start EXTRACTED ENTRIES

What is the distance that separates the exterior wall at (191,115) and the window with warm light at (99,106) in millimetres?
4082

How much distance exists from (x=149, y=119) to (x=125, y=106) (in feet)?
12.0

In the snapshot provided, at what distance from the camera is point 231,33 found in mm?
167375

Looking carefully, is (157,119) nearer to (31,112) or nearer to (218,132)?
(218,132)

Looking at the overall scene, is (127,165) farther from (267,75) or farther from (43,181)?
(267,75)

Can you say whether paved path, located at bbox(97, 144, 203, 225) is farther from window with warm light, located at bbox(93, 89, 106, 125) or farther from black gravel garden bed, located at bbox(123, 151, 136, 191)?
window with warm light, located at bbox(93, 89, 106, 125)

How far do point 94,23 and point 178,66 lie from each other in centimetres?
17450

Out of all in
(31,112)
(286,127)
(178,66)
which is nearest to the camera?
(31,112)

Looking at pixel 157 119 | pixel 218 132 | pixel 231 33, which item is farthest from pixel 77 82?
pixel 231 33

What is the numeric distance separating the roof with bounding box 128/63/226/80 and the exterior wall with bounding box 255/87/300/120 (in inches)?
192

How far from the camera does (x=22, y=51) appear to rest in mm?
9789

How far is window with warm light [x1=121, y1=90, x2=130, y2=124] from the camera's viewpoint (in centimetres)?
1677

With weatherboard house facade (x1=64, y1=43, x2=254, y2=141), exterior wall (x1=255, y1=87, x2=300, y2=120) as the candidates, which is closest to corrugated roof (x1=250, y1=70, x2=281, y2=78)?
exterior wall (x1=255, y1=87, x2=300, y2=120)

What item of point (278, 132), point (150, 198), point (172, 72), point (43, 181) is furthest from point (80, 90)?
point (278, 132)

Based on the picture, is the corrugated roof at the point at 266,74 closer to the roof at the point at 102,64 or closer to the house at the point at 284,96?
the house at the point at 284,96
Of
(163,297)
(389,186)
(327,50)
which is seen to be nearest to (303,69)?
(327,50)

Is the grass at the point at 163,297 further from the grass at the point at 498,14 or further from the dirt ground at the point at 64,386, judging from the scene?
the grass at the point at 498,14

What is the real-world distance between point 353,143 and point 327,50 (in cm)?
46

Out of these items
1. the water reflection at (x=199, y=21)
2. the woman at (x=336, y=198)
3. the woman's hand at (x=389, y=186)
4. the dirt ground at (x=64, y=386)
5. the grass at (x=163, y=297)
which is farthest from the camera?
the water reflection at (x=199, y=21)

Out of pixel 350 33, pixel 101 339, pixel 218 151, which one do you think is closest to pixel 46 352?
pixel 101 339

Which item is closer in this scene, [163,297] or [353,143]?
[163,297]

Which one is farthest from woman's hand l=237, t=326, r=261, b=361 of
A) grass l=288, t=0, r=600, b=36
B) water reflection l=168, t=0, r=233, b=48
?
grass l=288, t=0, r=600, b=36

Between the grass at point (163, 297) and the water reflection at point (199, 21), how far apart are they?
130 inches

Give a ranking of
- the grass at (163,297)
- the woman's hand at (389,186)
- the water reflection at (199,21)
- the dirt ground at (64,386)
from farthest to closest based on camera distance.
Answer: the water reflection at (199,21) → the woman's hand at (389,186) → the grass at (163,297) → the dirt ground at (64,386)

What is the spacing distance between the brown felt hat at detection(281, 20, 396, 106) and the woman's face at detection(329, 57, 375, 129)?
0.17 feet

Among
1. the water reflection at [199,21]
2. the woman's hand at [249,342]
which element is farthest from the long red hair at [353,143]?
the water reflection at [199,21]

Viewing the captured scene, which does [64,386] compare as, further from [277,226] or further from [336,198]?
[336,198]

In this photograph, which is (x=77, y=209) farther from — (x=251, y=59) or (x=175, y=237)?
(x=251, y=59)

end EXTRACTED ENTRIES

**TASK INSTRUCTIONS:**
Everything from the line containing "What is the spacing" to the last line of the entries above should be quoted exactly, and only that.

**SOLUTION TO THIS TASK:**
What is the spacing distance between the brown felt hat at detection(281, 20, 396, 106) and the woman's face at detection(329, 57, 375, 129)?
0.17 feet

Among
1. the water reflection at [199,21]
2. the woman's hand at [249,342]
which element is farthest from the long red hair at [353,143]?
the water reflection at [199,21]

Viewing the captured scene, which does [64,386] compare as, further from [277,226] or further from [336,198]?
[336,198]

In this photograph, which is (x=77, y=209) farther from — (x=251, y=59) or (x=175, y=237)?
(x=251, y=59)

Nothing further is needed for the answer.